Amazon.com is one of the most well-known e-commerce platforms in the world. A key driver of its success is its highly effective recommender system, which plays a crucial role in personalizing the shopping experience, increasing user engagement, and boosting sales. This report uses scenario design to analyze Amazon’s recommender system from both the organization’s and the customer’s perspectives. It also includes insights reverse-engineered from Amazon’s interface and external research, and offers recommendations for future improvements.
1. Who are the target users?
Amazon’s target users include individual consumers, Prime members, and
third-party sellers. These users engage with a wide range of product
categories, from electronics and books to groceries and clothing.
2. What are the users’ key goals?
Users want to discover relevant products, receive personalized shopping
suggestions, save time browsing, and make well-informed purchasing
decisions.
3. How can the website help them achieve those
goals?
Amazon helps users achieve their goals through personalized product
recommendations such as “Customers who bought this also bought,”
“Inspired by your browsing history,” and “Recommended for you.” These
suggestions use collaborative filtering to leverage user behavior data
and enhance product discovery.
1. Who are the users?
From a customer’s perspective, users include casual shoppers, frequent
buyers, and users looking for specific products or gifts.
2. What are their goals?
Customers want to easily find products they need, discover new and
relevant items they hadn’t considered, and get good value for their
money.
3. How can the system help them?
The recommendation engine supports these goals by providing contextually
relevant suggestions based on previous purchases, browsing history,
shopping cart activity, and what similar users have done. For example,
if a user buys a phone, the system may recommend a compatible phone case
or screen protector.
Amazon’s interface suggests that the recommendation engine is embedded throughout the user journey—from the home page to product detail pages, and even in the shopping cart.
Key observed features: - “Recommended for you” on the homepage is tailored based on browsing and purchase history. - “Frequently bought together” and “Customers who bought this item also bought” on product pages use co-purchase and clickstream data. - “Keep shopping for…” nudges repeat or recurring purchases based on past behavior.
According to the seminal paper by Linden, Smith, and York (2003), Amazon uses item-to-item collaborative filtering.
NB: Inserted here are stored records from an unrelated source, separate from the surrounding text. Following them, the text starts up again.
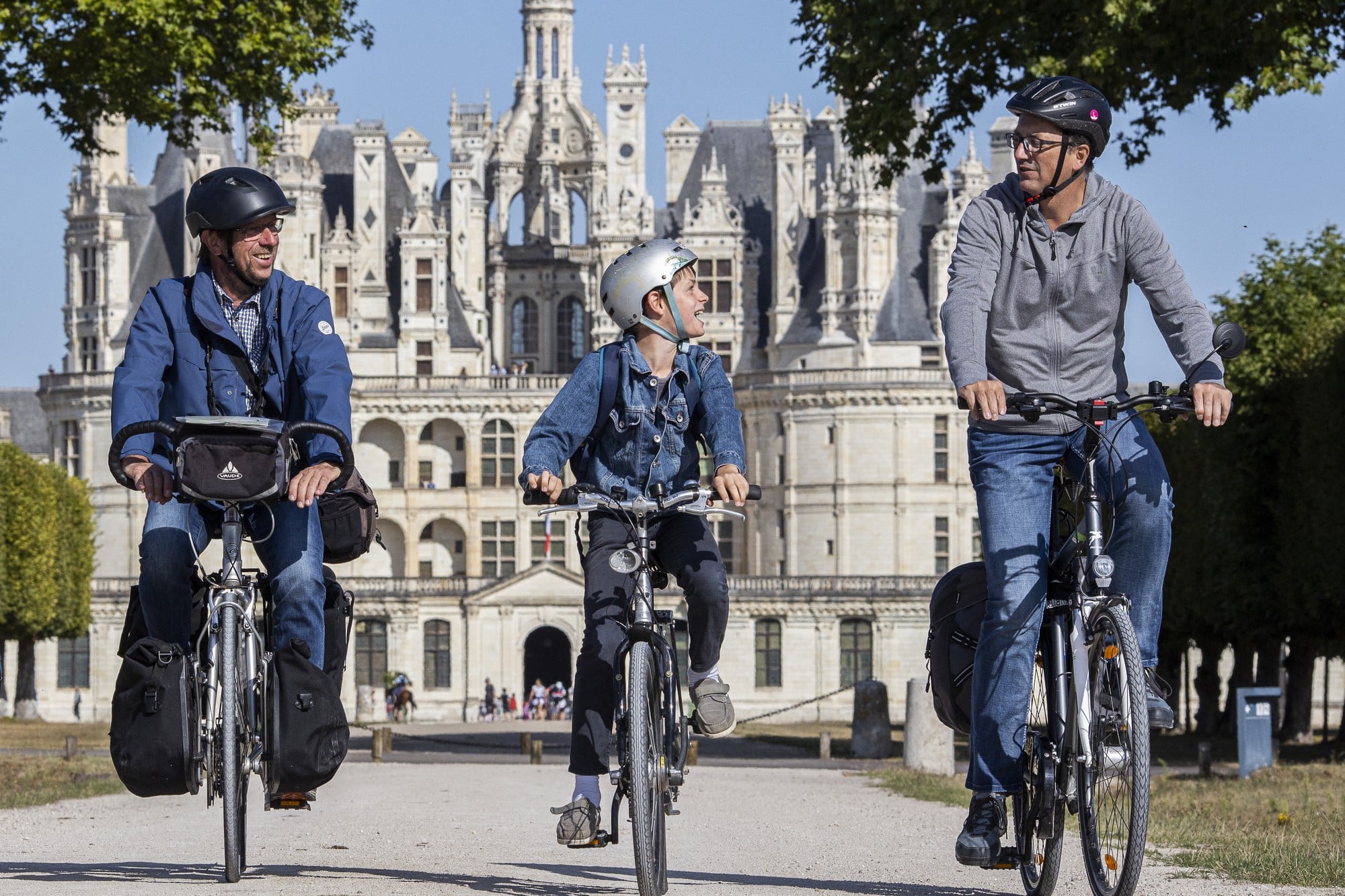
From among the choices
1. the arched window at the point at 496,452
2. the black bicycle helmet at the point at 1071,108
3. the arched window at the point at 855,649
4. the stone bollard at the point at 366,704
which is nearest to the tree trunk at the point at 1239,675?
the arched window at the point at 855,649

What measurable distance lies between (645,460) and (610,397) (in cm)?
26

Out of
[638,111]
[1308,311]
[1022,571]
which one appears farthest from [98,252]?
[1022,571]

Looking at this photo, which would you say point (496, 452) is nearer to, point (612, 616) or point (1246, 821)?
point (1246, 821)

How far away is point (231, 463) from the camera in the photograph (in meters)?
6.68

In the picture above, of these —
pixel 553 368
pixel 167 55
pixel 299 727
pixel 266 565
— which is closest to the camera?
pixel 299 727

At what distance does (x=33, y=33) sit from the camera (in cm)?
1808

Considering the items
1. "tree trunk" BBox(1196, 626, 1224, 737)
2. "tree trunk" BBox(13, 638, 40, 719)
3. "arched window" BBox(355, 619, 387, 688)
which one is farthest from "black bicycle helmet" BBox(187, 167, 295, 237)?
"arched window" BBox(355, 619, 387, 688)

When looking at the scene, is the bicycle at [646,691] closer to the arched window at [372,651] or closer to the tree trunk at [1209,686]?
the tree trunk at [1209,686]

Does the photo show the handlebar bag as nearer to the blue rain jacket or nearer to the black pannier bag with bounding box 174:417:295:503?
the black pannier bag with bounding box 174:417:295:503

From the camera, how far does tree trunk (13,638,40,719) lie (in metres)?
56.3

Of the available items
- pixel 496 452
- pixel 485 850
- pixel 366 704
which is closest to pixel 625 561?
pixel 485 850

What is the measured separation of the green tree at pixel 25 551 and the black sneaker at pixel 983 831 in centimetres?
4619

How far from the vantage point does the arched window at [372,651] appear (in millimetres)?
63688

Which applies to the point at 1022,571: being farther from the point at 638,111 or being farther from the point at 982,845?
the point at 638,111
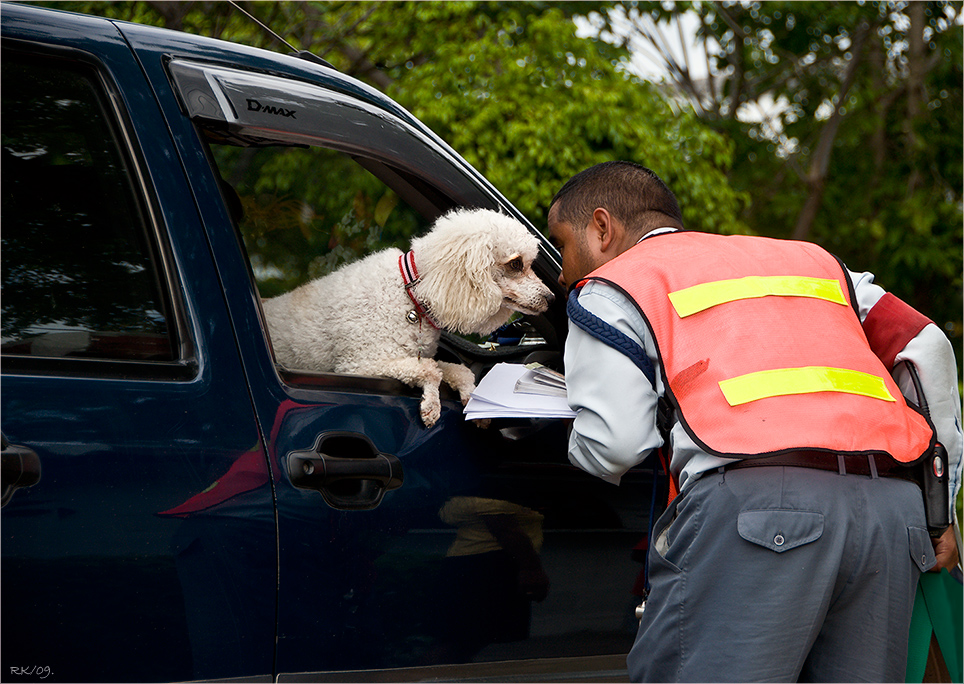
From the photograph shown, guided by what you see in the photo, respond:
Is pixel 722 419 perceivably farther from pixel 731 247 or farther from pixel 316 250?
pixel 316 250

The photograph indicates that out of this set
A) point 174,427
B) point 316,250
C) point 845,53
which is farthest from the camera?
point 845,53

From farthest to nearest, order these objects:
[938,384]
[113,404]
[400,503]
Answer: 1. [938,384]
2. [400,503]
3. [113,404]

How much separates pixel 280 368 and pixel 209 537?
0.40 m

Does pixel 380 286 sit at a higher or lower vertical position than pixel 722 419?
higher

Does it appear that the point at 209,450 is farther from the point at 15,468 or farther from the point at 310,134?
the point at 310,134

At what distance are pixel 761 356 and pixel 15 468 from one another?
1419mm

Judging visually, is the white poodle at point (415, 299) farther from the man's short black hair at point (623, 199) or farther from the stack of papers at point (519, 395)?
the man's short black hair at point (623, 199)

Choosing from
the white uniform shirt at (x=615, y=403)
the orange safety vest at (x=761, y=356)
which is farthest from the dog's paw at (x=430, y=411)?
the orange safety vest at (x=761, y=356)

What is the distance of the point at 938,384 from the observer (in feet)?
6.54

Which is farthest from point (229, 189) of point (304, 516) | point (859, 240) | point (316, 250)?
point (859, 240)

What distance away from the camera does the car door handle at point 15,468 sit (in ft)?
4.72

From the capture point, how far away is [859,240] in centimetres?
1095

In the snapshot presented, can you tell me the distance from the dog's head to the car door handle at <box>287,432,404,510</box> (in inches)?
23.9

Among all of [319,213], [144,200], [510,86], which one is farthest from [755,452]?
[510,86]
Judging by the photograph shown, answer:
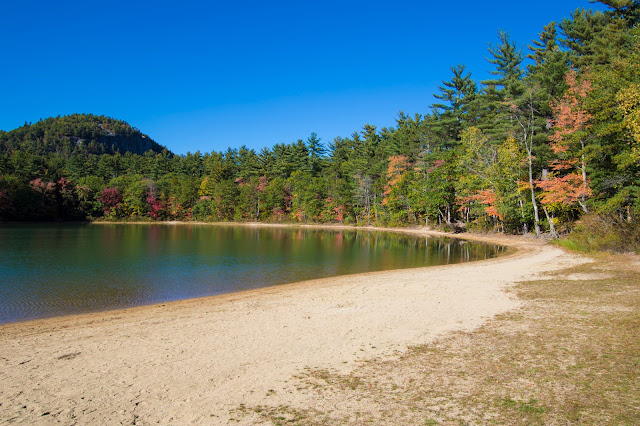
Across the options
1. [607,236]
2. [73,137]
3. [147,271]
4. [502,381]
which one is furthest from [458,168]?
[73,137]

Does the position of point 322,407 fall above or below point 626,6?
below

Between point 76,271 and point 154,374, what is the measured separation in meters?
15.7

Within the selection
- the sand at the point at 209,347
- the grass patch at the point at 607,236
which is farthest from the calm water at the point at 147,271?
the grass patch at the point at 607,236

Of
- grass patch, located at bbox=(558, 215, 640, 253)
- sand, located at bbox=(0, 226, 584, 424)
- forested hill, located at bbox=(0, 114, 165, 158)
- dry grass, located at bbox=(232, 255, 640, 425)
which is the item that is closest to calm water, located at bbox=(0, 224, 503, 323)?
sand, located at bbox=(0, 226, 584, 424)

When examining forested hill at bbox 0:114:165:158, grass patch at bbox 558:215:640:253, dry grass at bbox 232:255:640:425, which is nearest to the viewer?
dry grass at bbox 232:255:640:425

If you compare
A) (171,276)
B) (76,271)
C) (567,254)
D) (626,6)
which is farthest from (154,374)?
(626,6)

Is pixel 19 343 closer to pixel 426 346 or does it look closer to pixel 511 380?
pixel 426 346

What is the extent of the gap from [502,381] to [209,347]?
4.91m

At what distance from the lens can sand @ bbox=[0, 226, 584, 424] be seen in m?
4.62

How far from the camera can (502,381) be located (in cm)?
485

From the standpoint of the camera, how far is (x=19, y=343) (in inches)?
288

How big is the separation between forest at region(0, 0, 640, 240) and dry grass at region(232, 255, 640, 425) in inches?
486

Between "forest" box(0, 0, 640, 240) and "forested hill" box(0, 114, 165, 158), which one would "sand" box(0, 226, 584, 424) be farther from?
"forested hill" box(0, 114, 165, 158)

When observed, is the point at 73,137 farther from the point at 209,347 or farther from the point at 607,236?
the point at 607,236
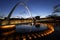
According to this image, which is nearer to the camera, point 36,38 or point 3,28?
point 36,38

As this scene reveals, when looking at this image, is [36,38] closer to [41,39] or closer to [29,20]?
[41,39]

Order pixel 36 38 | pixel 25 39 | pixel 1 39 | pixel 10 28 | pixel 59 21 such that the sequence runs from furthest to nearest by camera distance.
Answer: pixel 59 21
pixel 10 28
pixel 36 38
pixel 25 39
pixel 1 39

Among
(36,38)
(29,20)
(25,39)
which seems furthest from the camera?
(29,20)

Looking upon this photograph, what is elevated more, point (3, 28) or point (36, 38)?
point (3, 28)

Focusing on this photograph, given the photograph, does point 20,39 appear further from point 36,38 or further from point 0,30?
point 0,30

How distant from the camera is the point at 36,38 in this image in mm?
30266

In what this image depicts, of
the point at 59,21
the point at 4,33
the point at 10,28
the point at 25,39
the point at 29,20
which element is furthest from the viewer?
the point at 29,20

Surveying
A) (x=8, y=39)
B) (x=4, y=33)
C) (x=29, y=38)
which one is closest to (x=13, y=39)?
(x=8, y=39)

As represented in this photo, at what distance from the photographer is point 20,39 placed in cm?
2691

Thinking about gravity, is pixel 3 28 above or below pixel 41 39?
above

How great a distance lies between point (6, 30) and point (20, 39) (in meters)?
11.1

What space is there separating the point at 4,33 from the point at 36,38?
1110 centimetres

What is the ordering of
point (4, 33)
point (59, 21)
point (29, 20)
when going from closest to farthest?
point (4, 33)
point (59, 21)
point (29, 20)

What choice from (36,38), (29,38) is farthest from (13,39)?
(36,38)
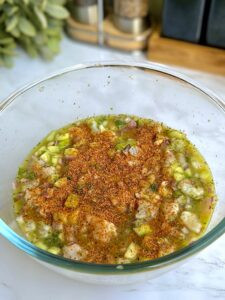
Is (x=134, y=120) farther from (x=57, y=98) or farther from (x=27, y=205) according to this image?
(x=27, y=205)

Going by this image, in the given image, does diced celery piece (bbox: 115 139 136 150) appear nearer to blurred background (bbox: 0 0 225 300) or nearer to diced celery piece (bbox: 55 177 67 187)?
diced celery piece (bbox: 55 177 67 187)

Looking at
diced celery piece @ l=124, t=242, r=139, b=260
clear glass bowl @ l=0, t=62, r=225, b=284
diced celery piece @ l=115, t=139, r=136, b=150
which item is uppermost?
clear glass bowl @ l=0, t=62, r=225, b=284

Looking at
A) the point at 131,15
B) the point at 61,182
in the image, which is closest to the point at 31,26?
the point at 131,15

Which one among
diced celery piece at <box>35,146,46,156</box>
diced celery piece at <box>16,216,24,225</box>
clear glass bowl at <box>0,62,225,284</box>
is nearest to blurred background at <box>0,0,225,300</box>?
clear glass bowl at <box>0,62,225,284</box>

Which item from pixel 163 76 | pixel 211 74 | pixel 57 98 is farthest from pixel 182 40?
pixel 57 98

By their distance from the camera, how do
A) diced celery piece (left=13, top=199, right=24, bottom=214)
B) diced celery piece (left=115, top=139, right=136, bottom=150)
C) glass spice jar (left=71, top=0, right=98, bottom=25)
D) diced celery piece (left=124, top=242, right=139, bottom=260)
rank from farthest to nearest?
glass spice jar (left=71, top=0, right=98, bottom=25)
diced celery piece (left=115, top=139, right=136, bottom=150)
diced celery piece (left=13, top=199, right=24, bottom=214)
diced celery piece (left=124, top=242, right=139, bottom=260)
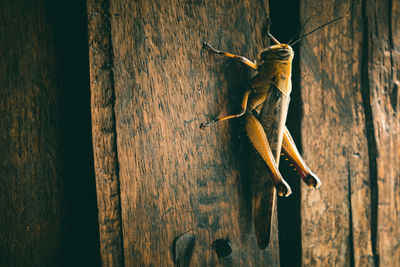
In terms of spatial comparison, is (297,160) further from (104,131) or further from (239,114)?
(104,131)

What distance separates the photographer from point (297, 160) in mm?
713

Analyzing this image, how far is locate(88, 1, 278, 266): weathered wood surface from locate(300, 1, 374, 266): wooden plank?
18cm

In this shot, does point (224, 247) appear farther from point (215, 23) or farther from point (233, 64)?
point (215, 23)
Instead of computing similarity between users (which is computationally expensive), it compares items by how frequently they are co-interacted with. This enables scalable and real-time recommendations.
The system avoids reliance on user demographics or reviews in most cases and instead leverages behavior-based signals like: - Co-purchase patterns - Browsing history - Cart additions and removals - Click-through data
While Amazon’s recommender system is highly effective, there are opportunities for refinement:
1. Improve Diversity and Serendipity
Amazon’s system can become echo-chamber-like, reinforcing previous
behavior. Adding occasional “surprise” recommendations or cross-category
suggestions could improve product discovery and user delight.
2. Incorporate Sentiment-Aware Recommendations
Mining product reviews and using sentiment analysis can help Amazon
recommend products that are not just popular, but positively
reviewed—especially useful for subjective products like
clothing or media.
3. Add Explicit User Controls
Allowing users to adjust preferences or filter
recommendations (e.g., “Show me less tech” or “More
eco-friendly items”) could make the system more transparent and
user-aligned.
4. Improve Cold Start Handling
New users and new products face the “cold start” problem. Leveraging
additional metadata (product categories, descriptions) and onboarding
questionnaires could help bootstrap recommendations more quickly.
Amazon’s recommender system is a foundational pillar of its user experience and business model. Through effective use of item-to-item collaborative filtering, Amazon delivers high-quality recommendations that enhance shopping efficiency and customer satisfaction. Using scenario design helped us identify user goals and highlight specific areas where Amazon can enhance its system to increase engagement, transparency, and user satisfaction even further.